I didn’t ski, but I did go tobogganing regularly. So on one of my next runs down a local snowy hill, I purposely threw myself off my red plastic sled and wiped out hard. And it bloody hurt. The thing is, I didn’t go blaming The Friendly Giant, or Jerome, or that creepy rooster-in-a-bag, Rusty. I blamed myself for being such a moron that I let a dumb TV show inspire me to do anything more dangerous than change the channel. I learned, I moved forward, my DNA remained viable. That’s how it should work.
These days, however, we’re so determined to keep all the stupid little kids alive, we’ll hamstring anything that might be entertaining to the smart ones. What’s more, we can’t even come clean and tell the slow ones that they’re stupid because it might hurt their precious feelings. I once had a producer come to me and tell me I could never have my characters call each other names like “moron” or “idiot” because these were actual scientifically defined terms based on I.Q. tests, and it might prove offensive to viewers.
“It’s not like they’re going to write in and complain,” I protested. “They’re idiots!”
“No, they won’t write” said the producer, shaking his head sadly, “Their parents will.”
It always comes down to the parents. They’re so determined to childproof the world, they’re hell-bent to fuck it up for the rest of us. The dumbasses survive childhood only to have more dumb children of their own. That’s how we end up with a world that has warning labels on coffee cautioning that it’s hot, or instructions on industrial high-pressure air hoses that tell us, “Do not insert in anus.” Really. Those are out there.

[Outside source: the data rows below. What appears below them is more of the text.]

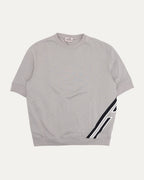 Side Stripe Short Sleeve Sweatshirt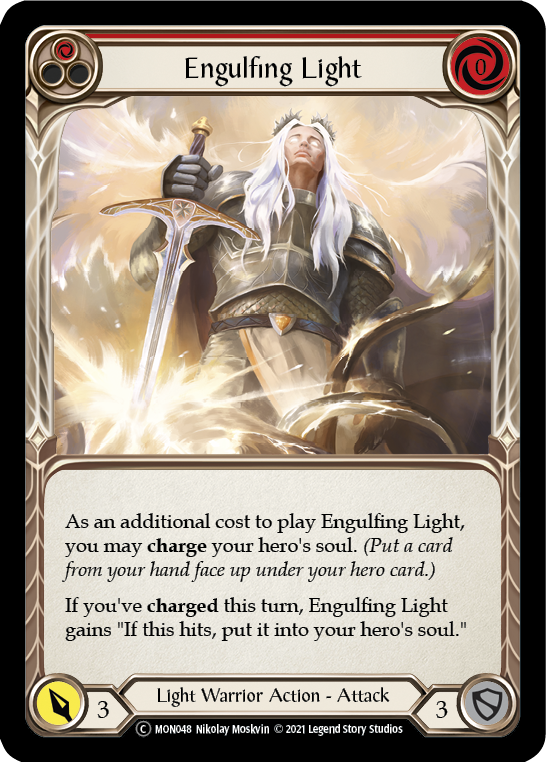 Engulfing Light (Red) [U-MON048-RF] (Monarch Unlimited)  Unlimited Rainbow Foil | Tables and Towers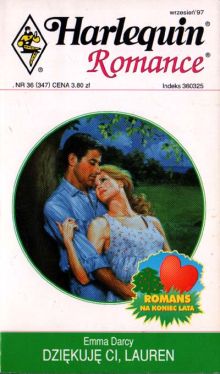 Okadka ksiki - Dzikuj ci, Lauren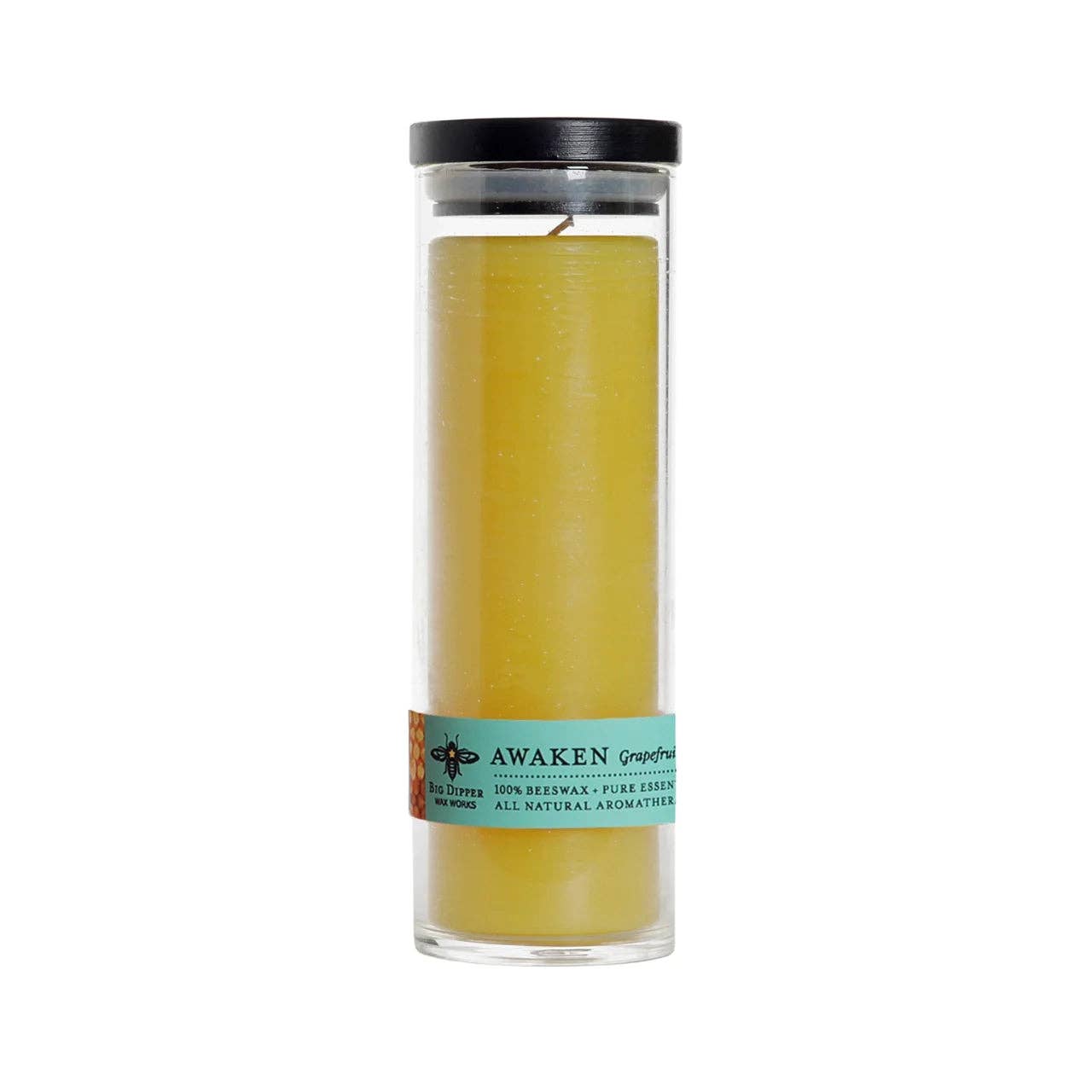 Sanctuary Glass Candle – 100% Pure Beeswax – 90 Hour Burn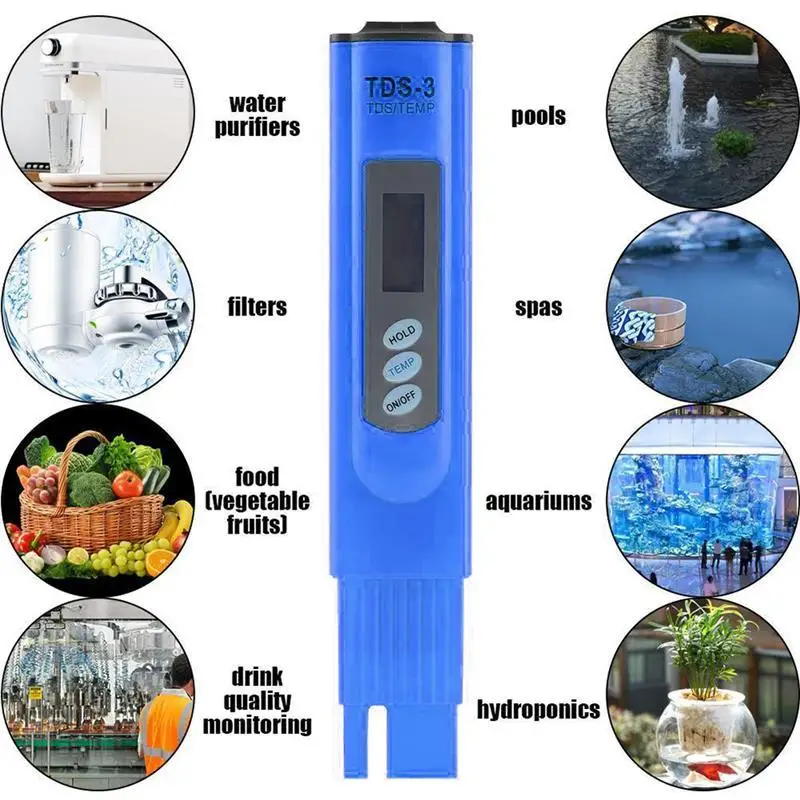 Цифровой ЖК-дисплей TDS домашний питьевой кран тест качества воды er тест Чистоты Метр ручка аквариум тест воды бассейн Индикатор безопасности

Well I say it’s up to the parents to protect their own children. They’re the ones who need to communicate to their kids that the world is full of hard, pointy, dangerous things. Things that will maim them, or poison them, or kill them, or hurt their delicate feelings. It’s up to moms and dads to pass down basic survival skills to their offspring. It shouldn’t fall on kiddie shows to pretend nothing in this world can possibly hurt them. Most kids will get it, understand, and thrive.
As for the others… Maybe, in the better interests of the species, responsible parents can take a less-evolved cue from the animal kingdom and eat their young.